> I think many software engineers forget they exist to get real things done (in many cases at least) and they are a cost center for most businesses. If your end product is not selling software, very few people actually Doing the Thing(tm) will give a single solitary care about code quality or maintainability when they can just spend 30 minutes and $15 worth of tokens to fix it.
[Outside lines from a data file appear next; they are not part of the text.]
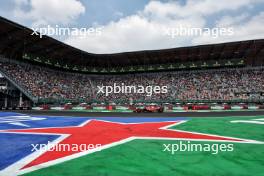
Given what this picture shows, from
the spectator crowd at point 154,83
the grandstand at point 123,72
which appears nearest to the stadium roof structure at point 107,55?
the grandstand at point 123,72

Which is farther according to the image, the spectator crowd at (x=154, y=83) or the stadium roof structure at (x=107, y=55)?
the spectator crowd at (x=154, y=83)

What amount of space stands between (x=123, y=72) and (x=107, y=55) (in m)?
9.68

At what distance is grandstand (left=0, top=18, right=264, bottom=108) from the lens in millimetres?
40969

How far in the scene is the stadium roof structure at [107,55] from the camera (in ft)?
127

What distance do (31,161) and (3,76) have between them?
129ft

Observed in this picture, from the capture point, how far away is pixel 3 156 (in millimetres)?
5965

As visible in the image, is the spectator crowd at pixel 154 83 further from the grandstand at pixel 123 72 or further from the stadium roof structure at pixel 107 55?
the stadium roof structure at pixel 107 55

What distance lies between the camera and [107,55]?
5244cm

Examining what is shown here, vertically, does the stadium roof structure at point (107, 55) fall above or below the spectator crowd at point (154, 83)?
above

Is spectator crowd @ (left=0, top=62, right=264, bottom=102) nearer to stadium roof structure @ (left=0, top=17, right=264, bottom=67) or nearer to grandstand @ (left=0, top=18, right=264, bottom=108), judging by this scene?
grandstand @ (left=0, top=18, right=264, bottom=108)

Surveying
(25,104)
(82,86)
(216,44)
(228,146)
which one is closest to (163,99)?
(216,44)

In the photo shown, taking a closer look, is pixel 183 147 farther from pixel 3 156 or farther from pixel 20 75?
pixel 20 75

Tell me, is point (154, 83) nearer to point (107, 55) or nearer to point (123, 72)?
point (123, 72)

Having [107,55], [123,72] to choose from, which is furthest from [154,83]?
[107,55]
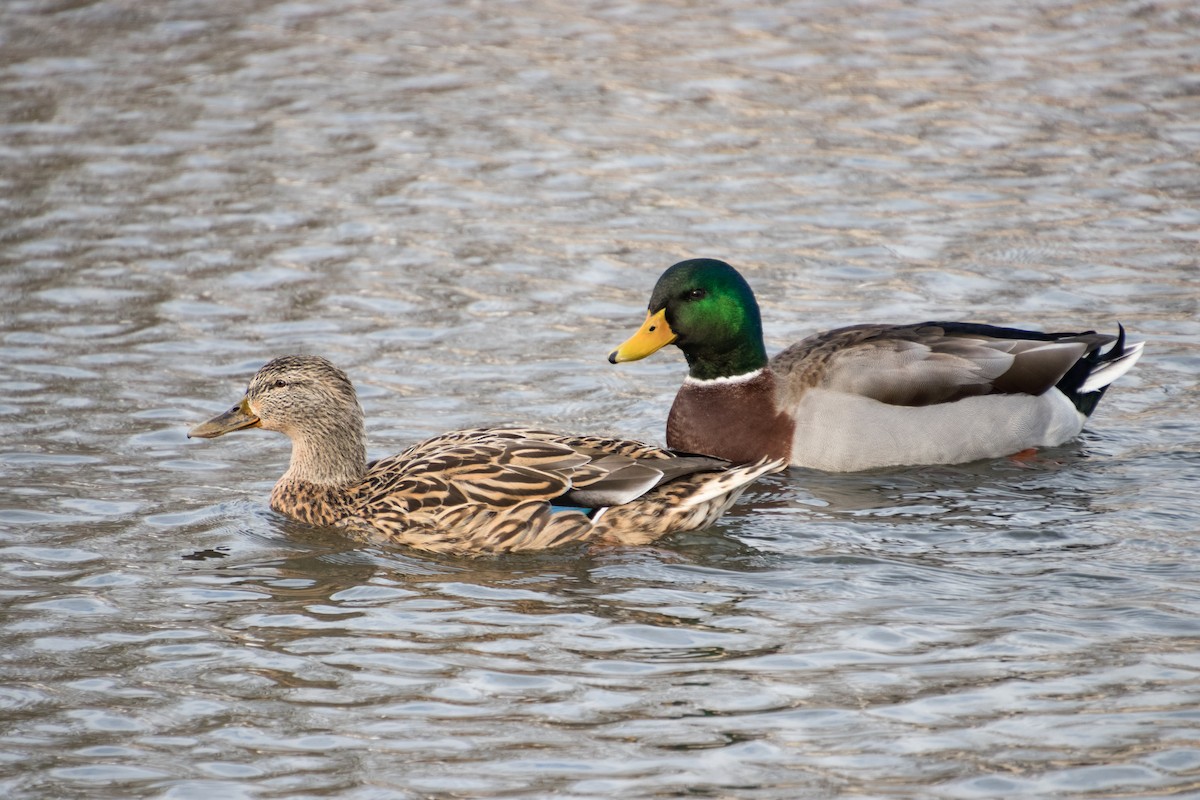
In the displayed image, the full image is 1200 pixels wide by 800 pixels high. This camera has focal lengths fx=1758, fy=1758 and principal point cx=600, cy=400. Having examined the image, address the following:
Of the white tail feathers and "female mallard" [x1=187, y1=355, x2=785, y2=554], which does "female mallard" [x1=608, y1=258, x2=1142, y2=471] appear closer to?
the white tail feathers

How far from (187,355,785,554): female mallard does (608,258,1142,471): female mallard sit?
1.29 meters

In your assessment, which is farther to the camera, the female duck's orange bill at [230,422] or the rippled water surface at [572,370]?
the female duck's orange bill at [230,422]

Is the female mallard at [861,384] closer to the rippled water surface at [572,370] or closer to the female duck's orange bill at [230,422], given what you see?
the rippled water surface at [572,370]

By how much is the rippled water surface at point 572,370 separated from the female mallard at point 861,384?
251mm

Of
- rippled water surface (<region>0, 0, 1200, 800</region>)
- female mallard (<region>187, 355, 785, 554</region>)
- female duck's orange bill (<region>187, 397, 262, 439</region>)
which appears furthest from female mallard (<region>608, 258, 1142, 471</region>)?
female duck's orange bill (<region>187, 397, 262, 439</region>)

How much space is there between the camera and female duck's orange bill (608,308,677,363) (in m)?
9.55

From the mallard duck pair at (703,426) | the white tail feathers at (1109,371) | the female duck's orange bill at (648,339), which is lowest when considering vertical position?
the white tail feathers at (1109,371)

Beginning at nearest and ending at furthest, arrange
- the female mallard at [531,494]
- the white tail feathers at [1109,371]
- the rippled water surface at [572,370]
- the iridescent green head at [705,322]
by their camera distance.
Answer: the rippled water surface at [572,370] → the female mallard at [531,494] → the iridescent green head at [705,322] → the white tail feathers at [1109,371]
I am suprised to hear people so naive they expect their token usage to stay flat if code quality and maintainability starts falling exponentially?
What if to fix 2 bugs your LLM starts adding 50 new ones? Will you tell your customers in supports channel "sorry software is finished, if we try fixing anything, everything else might break, not worth it". Or "we can probably fix it, but our AI usage will raise so much we need to up the subscription 3 fold, you choose".
The speed at which LLM codes is only comparable to the speed at which they add garbage to your repo. If you stop caring about maintainability, you also stops caring about your AI/LLM related bills and the viability of your project past the PoC stage.
The GP explicitly mentioned "end product is not selling software". But even then, bugfixes introducing new bugs are not unheard of before. Most code used to be mediocre quality so there's not a sea of change with AI. Perhaps it even becomes better on average.
Another thing though is selling software in the first place will soon become tough proposition outside of a few niches.